Try it: A faithful copy of the listing below is needed, one that contains no pictures.

Supplied data:
- - -

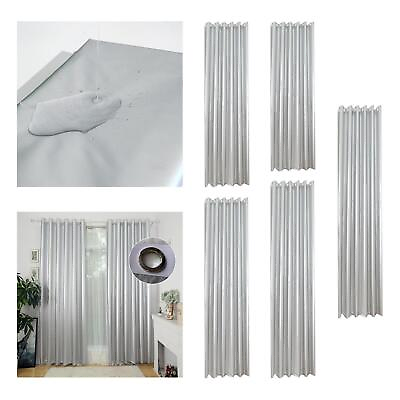 #ad Thermal Insulated Blackout Window Curtain Grommet Exterior Pergola Cabin $17.22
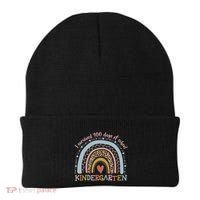 Boho Rainbow I Survived 100 Days Of Kindergarten Student Gift Beanie thumb 0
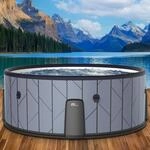 BRAST Whirlpool aufblasbar MSpa Tidal f&uuml;r 6 Personen | &Oslash;173x65cm | 138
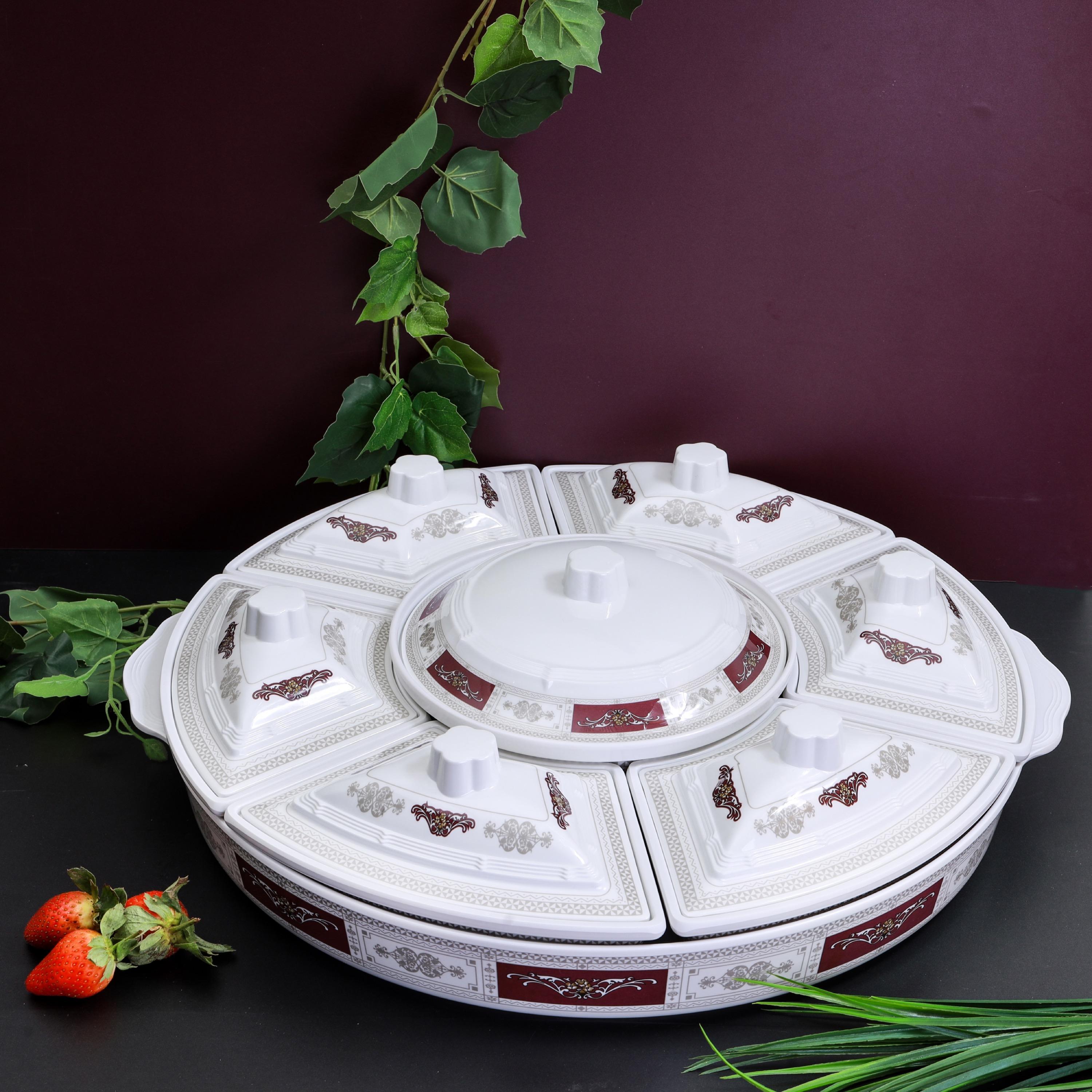 Melamine Rotating Serving Tray-household-dining-serveware-servingtrays-image-2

- - -

Solution below:
 #ad Thermal Insulated Blackout Window Curtain Grommet Exterior Pergola Cabin $17.22
 Boho Rainbow I Survived 100 Days Of Kindergarten Student Gift Beanie thumb 0
 BRAST Whirlpool aufblasbar MSpa Tidal f&uuml;r 6 Personen | &Oslash;173x65cm | 138
 Melamine Rotating Serving Tray-household-dining-serveware-servingtrays-image-2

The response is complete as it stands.